Now, if his health were actually at risk, that would trump their agreement, but it wasn’t. It sounds like he was trying to hijack the situation and have power over her. Even outside a dom/sub situation, like in my teaching example, sometimes people rebel against the respect they’re supposed to be giving an authority figure. Consequently, the dom opted out because that’s not what she agreed to. She is entitled to do that.
This is coming from someone who knows nothing about BDSM, but I’m trying to put myself into the situation and imagine how I’d feel in a comparable situation. Dio, maybe you should try to think of it in those terms, taking the sex worker aspect out and just think about power dynamics and respect in a professional situation.
While you’re absolutely right about the use of the word “prostitute,” and I can’t really believe the abuse you’re getting (if you think prostitute is in any way comparable to nigger, or even negro, then you’re the one with [scare quotes] issues [/scare quotes] about sex workers), I think you’re missing the point on this issue. Using the restaurant analogy, this is not like asking for a clean fork. It’s like asking the waiter to bring out a buspan and a kettle of boiling water and sterilize the fork in front of you. The restaurant will or will not honor your request, but it’s not rude either way. There’s nothing wrong with asking someone to take their custom elsewhere.
Actually, he didn’t merely ask that the equipment be clean, he asked that the dominatrix personally clean it in front of him. For whatever reason the dominatrix was unwilling to do this and considered his request a deal breaker.

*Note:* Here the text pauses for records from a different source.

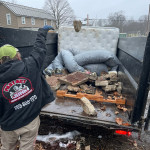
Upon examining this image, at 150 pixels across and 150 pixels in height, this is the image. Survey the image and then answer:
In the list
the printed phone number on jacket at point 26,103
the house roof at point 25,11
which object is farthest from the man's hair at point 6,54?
the house roof at point 25,11

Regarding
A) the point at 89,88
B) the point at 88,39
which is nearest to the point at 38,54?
the point at 89,88

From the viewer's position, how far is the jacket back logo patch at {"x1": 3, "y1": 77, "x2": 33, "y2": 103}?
4.65ft

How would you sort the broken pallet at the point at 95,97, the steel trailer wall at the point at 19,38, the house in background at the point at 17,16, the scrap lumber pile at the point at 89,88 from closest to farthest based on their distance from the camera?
1. the steel trailer wall at the point at 19,38
2. the broken pallet at the point at 95,97
3. the scrap lumber pile at the point at 89,88
4. the house in background at the point at 17,16

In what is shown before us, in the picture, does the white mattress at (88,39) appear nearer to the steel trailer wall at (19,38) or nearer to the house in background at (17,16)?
the steel trailer wall at (19,38)

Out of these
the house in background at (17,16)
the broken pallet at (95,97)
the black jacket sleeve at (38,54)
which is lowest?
the broken pallet at (95,97)

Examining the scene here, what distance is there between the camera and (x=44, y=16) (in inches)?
1249

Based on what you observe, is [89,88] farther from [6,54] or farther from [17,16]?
→ [17,16]

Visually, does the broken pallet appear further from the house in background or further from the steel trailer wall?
the house in background

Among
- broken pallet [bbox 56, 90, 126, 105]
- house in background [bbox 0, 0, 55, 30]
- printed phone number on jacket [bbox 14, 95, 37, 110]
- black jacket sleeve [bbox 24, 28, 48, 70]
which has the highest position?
house in background [bbox 0, 0, 55, 30]

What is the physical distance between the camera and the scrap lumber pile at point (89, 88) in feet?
8.24

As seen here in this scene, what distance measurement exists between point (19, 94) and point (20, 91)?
1.3 inches

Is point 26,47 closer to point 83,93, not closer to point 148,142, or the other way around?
point 83,93

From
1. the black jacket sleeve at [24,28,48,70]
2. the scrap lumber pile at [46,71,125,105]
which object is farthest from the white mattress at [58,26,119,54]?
the black jacket sleeve at [24,28,48,70]

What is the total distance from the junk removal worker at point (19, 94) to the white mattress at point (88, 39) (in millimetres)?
2835
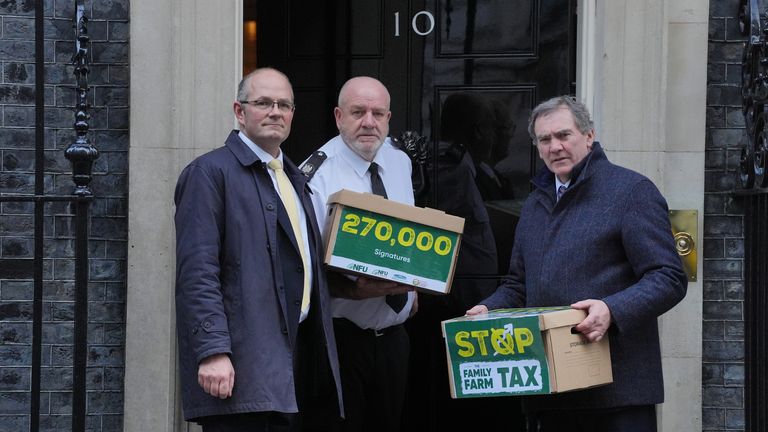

As Savage said, the fact that the dominatrix showed SHEESH the door indicates that either she’s unwilling to stop the game for a moment to discuss her client’s valid health concerns, OR that this guy had a history of being obnoxious and she decided she’d finally had enough. If the former, SHEESH shouldn’t be complaining. He should be thanking his lucky stars that the dominatrix didn’t want to see him again. If she was genuinely unconcerned with his safety, she could have done him serious harm.
But as Savage pointed out, there were signs that this guy was a jerk and that his description of the situation may not have been totally accurate. He may have had a history of trying to get the dominatrix to spend more time with him for free, or he may just have been getting on her nerves. She may also have been thinking that she didn’t go into the dominatrixing business expecting to have to put up with her clients standing over her to supervise her cleaning.
I’d say the dominatrix was obligated to provide clean equipment, but not obligated to allow her client to dictate where and when the cleaning would take place. If SHEESH wasn’t happy with how this dominatrix handled her cleaning, then he should be happy to take his business elsewhere.
I think the customer has every right to be shown something other than a prostitute’s word that her dildoes are clean. I also think she had no justification at all for saying he couldn’t bring his own.